Motion in a Plane • Topic 1 of 3

Vectors & Their Operations

In Class 9 you described motion along a straight line, where direction could be handled with a simple plus or minus sign. Motion in a plane is richer: a cricket ball arcs across the field, a swimmer drifts across a river. To handle two dimensions we need a tool that carries both magnitude and direction together — and that tool is the vector.

Physical quantities fall into two families. A scalar has only magnitude: mass, time, temperature, speed, distance and energy are all scalars and obey ordinary arithmetic. A vector has both magnitude and direction and follows special rules of addition: displacement, velocity, acceleration, force and momentum are vectors. A vector is drawn as an arrow whose length is its magnitude and whose head points in its direction. We write it as $\vec{A}$ and its magnitude as $|\vec{A}|$ or simply $A$.

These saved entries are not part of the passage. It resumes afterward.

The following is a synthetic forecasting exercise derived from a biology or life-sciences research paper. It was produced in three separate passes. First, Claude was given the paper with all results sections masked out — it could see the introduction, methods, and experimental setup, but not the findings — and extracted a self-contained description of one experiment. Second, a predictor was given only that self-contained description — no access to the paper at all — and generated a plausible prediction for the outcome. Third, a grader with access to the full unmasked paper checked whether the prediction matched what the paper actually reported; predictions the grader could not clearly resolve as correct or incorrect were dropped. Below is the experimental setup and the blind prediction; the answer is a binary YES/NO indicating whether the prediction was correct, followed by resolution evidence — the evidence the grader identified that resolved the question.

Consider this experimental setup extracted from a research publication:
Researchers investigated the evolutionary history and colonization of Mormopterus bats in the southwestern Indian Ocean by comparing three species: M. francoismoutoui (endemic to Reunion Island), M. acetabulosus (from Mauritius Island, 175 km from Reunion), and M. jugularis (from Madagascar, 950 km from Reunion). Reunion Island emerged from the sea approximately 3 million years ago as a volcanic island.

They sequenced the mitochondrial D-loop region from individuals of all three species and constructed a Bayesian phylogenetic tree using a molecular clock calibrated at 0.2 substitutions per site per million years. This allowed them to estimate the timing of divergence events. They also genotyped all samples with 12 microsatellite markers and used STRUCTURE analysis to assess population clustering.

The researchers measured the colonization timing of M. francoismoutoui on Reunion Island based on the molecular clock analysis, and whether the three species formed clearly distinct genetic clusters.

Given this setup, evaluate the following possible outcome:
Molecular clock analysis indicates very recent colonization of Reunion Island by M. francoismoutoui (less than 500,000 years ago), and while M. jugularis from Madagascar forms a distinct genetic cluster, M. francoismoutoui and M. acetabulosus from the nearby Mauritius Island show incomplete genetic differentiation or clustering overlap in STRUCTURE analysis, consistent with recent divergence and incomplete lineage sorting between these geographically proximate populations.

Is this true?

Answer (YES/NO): YES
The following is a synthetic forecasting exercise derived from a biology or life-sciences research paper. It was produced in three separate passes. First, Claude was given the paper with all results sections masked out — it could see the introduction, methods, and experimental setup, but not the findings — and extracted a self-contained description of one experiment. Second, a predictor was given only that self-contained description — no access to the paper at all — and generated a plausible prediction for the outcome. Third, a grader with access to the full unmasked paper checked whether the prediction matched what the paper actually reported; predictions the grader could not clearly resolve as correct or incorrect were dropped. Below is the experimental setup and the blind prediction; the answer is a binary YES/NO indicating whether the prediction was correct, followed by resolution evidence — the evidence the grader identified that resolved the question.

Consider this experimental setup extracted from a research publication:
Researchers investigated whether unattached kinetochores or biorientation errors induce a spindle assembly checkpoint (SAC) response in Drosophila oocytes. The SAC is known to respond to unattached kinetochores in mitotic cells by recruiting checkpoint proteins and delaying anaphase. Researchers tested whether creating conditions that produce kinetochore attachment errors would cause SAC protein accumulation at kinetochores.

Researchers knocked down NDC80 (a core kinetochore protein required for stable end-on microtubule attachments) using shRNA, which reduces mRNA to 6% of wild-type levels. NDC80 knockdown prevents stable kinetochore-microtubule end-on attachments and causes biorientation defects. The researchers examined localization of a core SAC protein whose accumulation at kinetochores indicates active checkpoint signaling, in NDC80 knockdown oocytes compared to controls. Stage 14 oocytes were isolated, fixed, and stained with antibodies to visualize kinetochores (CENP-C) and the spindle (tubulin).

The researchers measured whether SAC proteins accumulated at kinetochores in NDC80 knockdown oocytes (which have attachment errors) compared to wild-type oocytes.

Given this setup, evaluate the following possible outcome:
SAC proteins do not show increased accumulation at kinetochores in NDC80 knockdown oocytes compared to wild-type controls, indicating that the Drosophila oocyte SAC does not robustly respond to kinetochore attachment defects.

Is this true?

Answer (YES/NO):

Two vectors are added head to tail. In the triangle law, the tail of $\vec{B}$ is placed at the head of $\vec{A}$, and the arrow drawn from the tail of $\vec{A}$ to the head of $\vec{B}$ is the resultant $\vec{R}=\vec{A}+\vec{B}$. The parallelogram law states that if two vectors acting at a point are the adjacent sides of a parallelogram, the diagonal through that point is their resultant. When $\vec{A}$ and $\vec{B}$ have an angle $\theta$ between them, the magnitude of the resultant is $R=\sqrt{A^2+B^2+2AB\cos\theta}$, and it makes an angle $\alpha$ with $\vec{A}$ where $\tan\alpha=\dfrac{B\sin\theta}{A+B\cos\theta}$.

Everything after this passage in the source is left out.